Ela voltou para o caixa, avisando aos funcionários de que não deixassem “desaforos” sem respostas. Esqueceu-se que os seus assalariados a temem de tal modo que palavras professadas melhor que sejam de elogios ou carinho inventado a ela, pois sabem da estrita vigilância..

Assim que tomou posse novamente do seu trono, fez a reclamação do cliente. Eu coloquei que se tratava de um senhor de idade e que as pessoas, parte delas, possuem certa dificuldade de interpretação de certas leituras. Não me recordo de sua resposta. Sei que não me deu ouvidos. O direito dela de discordar foi preservado. De qualquer modo, não era caso algum para debate.

Sejamos honestos. Se ali, enquanto pagava o que consumi, considerava seu atendimento ruim, bem como desagradável a sua pessoa, eu, de minha parte, merecia um PROCON contra mim, em termos de simpatia. Na rápida conversa que tivemos houve dose recíproca de desprezo. Neste ínterim, descobrimos nossas formações universitárias a partir de indagações feitas por ela. Não caia o leitor na inocência de que dela houvesse interesse por minha pessoa. E o fato de não haver indagação alguma de minha parte, não significa que não desejasse pistas a seu respeito. Acaso o leitor aposte em algum interesse sexual meu, incorre em novo equívoco. Do pouco que observara a respeito da sua relação com seus funcionários, eu já depositava ali um único interesse: o literário.

Surpreendeu-se ao saber que também sou jornalista. Desejou saber por que eu não atuava em algum veículo, sem obter grandes explicações a respeito. Avisou-me que escreve para determinada revista. Senti prazer em dizer que desconhecia tal veículo ao ser indagado, como se a fama fosse sinal sincero de qualidade jornalística de qualquer publicação que seja. E em seguida anunciou sua prestação de serviços para determinado político, o prefeito da cidade. Foi quando perdi a piada, conforme me avisou colega de trabalho ao ouvir minha narrativa sobre o fato. Ocorre que o político para o qual ela presta serviços, certa vez partiu para cima de um senhor aposentado, botando-o para correr com o uso de determinado adjetivo. O colega ouvinte riu-se e afirmou que ela aprendera com o patrão. Perfeita analogia.
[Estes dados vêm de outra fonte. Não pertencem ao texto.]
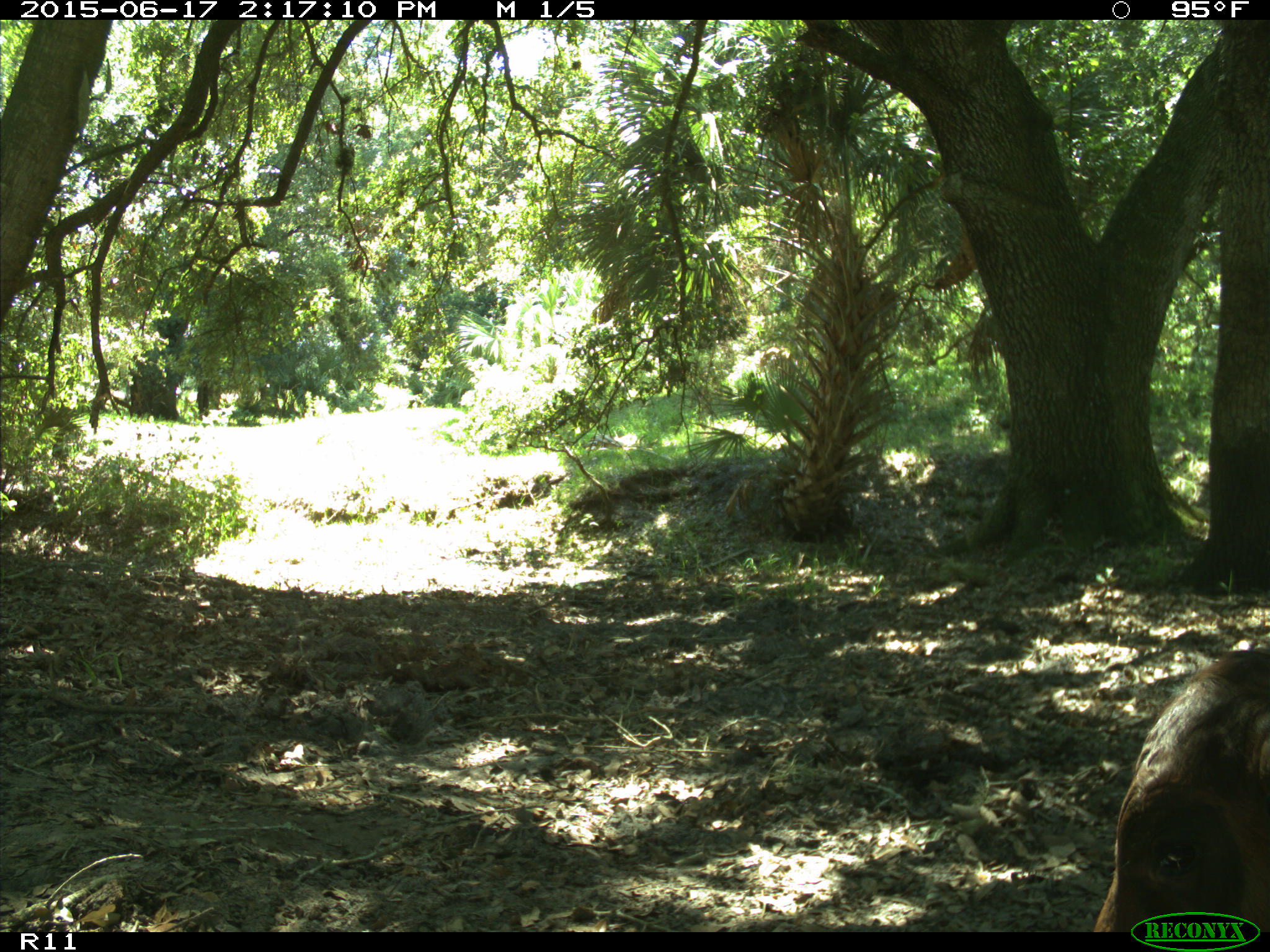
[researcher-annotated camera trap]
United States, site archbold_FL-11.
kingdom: Animalia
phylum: Chordata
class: Mammalia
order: Artiodactyla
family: Bovidae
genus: Bos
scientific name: Bos taurus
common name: domestic cow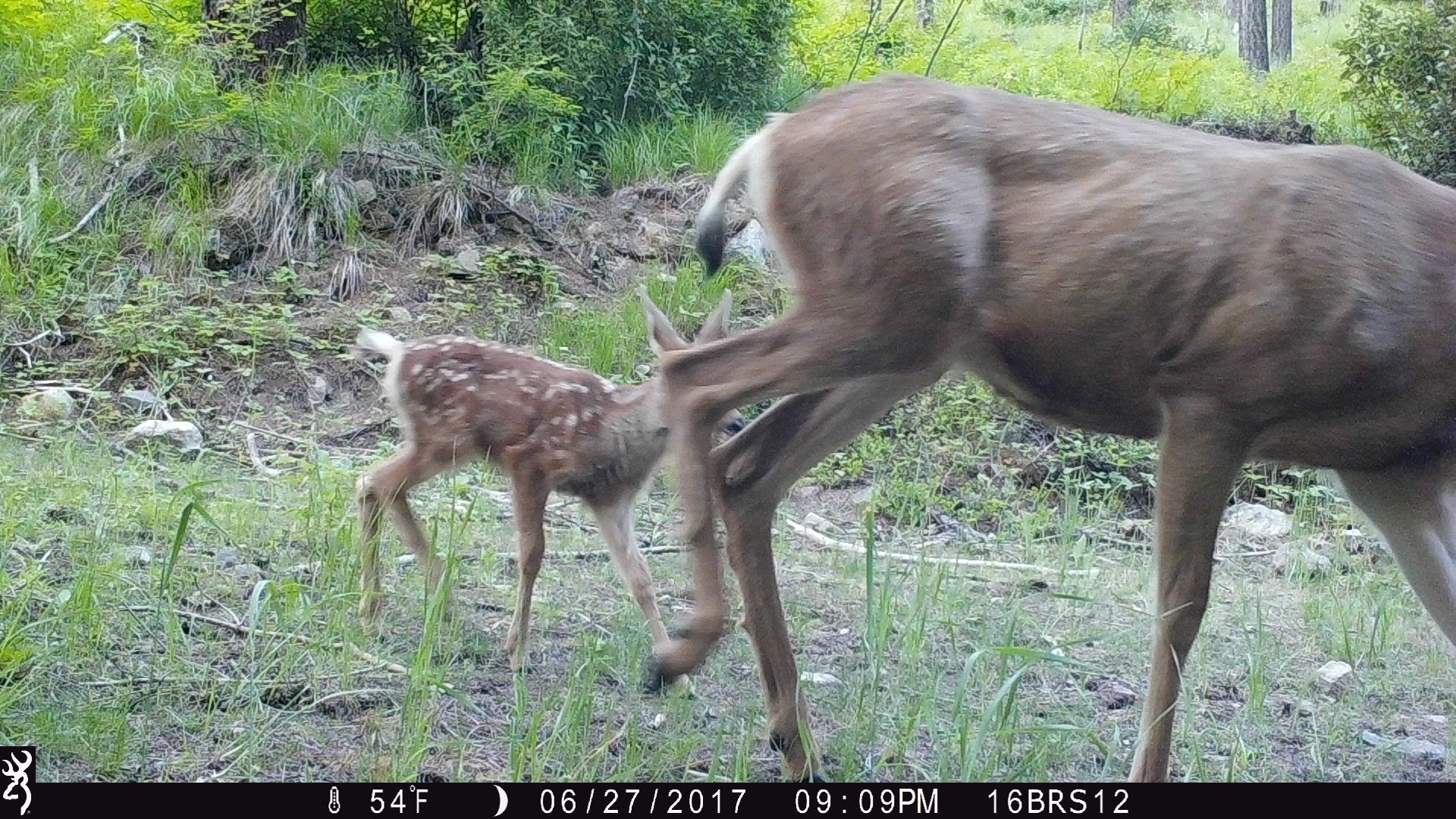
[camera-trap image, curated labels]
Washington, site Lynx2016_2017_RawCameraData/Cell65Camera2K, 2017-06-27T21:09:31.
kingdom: Animalia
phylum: Chordata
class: Mammalia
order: Artiodactyla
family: Cervidae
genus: Odocoileus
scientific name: Odocoileus hemionus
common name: mule deer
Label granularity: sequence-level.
Paguei a conta e despedida afetiva fiz apenas para os funcionários. Calculei que não deveria deixar meu dinheiro em estabelecimento de propriedade de pessoa assim. Mas pensei depois que se assim o fizesse perderia histórias e campo de análise.

Desagradou-me, por exemplo, quando ao balcão com sua nova contratada, ouvi o aviso de que ela devia vender, não conversar. Como cliente, senti-me desrespeitado. Era como se dissesse à ingressante em sua empresa que não deveria perder tempo com o cliente. Equivocava-se, pois o que a funcionária fazia com certa habilidade era cativar o cliente. Portanto, tolia a criatividade da jovem, o que poderá resultar em queda de rendimento da trabalhadora. O outro equívoco era com o cliente, em termos de fino trato.

Alguns dias depois, voltei ao Café. Sim, havia um pretexto que não era só literário, mas que nada tinha a ver com a patroa. Em verdade, desejei que não ela estivesse por lá. De modo que, ao avistar ao longe o que de fato me interessava no interior da loja, fiz silenciosa comemoração.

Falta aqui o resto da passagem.